Zeigen Sie auf Ihrer Webseite mehr als nur Stelleninserate – stellen Sie dar, was Ihre Firmenkultur einzigartig macht. Erstellen Sie überdies ein attraktives Unternehmerprofil auf den sozialen Medien wie XING und LinkedIn und posten Sie Beiträge über erfolgreiche Projekte oder auch einmal lustige Aktionen (z.B. wenn Mitarbeitende ihren Hund zur Arbeit mitbringen). Diese Inhalte helfen, passive Kandidaten zu erreichen.

Die Resultate eines gelungenen Employer Brandings sind also zusammengefasst: Inspirationen fürs Recruiting, treue, loyale Mitarbeitende, die gesund bleiben und geringere Fluktuation. Ressourcen-Einsparungen sind eine weitere positive Konsequenz, weil Einstellungen über Empfehlungen durch Mitarbeitende gegenüber traditionellen Ausschreibungen erwiesenermassen bis zu zehnmal kostengünstiger sind.

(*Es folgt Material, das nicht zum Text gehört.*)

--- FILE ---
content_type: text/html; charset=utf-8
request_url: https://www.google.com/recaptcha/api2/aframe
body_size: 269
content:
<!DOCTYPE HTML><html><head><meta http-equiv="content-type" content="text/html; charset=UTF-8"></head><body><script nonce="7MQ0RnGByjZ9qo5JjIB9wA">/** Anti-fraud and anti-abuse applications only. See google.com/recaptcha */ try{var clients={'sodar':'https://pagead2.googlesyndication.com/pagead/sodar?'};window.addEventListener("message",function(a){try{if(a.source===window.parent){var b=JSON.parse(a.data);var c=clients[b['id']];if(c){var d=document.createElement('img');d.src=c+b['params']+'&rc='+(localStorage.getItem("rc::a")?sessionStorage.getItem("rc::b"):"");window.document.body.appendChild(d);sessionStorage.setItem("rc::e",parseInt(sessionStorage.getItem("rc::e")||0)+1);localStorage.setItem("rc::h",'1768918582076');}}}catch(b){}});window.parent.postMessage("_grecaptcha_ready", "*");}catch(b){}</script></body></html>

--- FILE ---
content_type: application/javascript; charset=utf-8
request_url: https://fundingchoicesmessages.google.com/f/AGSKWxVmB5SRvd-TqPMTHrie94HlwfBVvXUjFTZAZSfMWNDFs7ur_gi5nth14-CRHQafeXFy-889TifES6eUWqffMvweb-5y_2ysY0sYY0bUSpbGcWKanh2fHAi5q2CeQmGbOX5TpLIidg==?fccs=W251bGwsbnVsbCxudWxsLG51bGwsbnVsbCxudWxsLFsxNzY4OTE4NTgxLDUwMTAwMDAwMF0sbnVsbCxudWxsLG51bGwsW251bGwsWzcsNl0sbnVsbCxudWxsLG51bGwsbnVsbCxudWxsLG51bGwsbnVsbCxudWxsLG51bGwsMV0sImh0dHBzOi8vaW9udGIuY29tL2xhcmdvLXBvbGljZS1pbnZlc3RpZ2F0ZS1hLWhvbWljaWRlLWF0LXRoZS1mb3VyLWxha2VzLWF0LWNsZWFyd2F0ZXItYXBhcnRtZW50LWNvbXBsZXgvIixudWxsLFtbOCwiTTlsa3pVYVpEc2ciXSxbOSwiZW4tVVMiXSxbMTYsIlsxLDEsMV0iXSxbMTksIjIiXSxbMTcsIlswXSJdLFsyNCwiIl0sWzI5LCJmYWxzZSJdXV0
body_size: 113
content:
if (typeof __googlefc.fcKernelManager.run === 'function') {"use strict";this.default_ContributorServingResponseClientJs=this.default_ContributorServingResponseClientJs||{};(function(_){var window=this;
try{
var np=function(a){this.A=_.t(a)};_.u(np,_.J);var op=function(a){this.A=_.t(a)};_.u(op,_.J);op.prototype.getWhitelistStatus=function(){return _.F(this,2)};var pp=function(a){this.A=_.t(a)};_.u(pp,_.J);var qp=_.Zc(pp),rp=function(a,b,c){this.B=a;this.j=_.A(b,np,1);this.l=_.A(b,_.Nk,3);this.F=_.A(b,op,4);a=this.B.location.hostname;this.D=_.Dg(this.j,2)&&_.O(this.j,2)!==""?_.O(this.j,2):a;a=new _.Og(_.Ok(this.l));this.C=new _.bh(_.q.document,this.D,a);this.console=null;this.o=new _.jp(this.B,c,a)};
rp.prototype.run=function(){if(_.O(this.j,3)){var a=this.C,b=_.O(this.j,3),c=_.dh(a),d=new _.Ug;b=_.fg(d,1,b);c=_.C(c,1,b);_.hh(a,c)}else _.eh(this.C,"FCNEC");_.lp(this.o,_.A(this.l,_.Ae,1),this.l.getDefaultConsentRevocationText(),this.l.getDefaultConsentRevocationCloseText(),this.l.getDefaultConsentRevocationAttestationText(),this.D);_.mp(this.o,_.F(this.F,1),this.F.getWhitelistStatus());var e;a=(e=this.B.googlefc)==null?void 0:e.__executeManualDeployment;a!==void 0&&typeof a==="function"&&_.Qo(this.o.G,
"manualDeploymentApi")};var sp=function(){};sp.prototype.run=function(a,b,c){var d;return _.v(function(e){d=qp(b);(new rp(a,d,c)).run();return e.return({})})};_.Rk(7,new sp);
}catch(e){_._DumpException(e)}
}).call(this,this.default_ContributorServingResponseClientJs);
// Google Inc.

Lösungen und Strategien für ein gelungenes Employer Branding müssen auf Ihr Unternehmen abgestimmt sein, was die Firmenphilosophie und den Kommunikationsstil angeht. Auch der Zielgruppe muss natürlich Beachtung geschenkt werden. Und wenn Sie befürchten, Kandidaten mit einem Blick hinter Ihre Firmenkulissen abzuschrecken (z.B. durch Kurzinterviews vom Team): Auch das ist wertvoll, denn Sie wollen ja Leute anziehen, die zu Ihrer Firmenkultur passen. Wer seine Kultur und Philosophie glaubwürdig nach aussen zu tragen vermag, bezieht Stellung und grenzt sich von der Konkurrenz ab.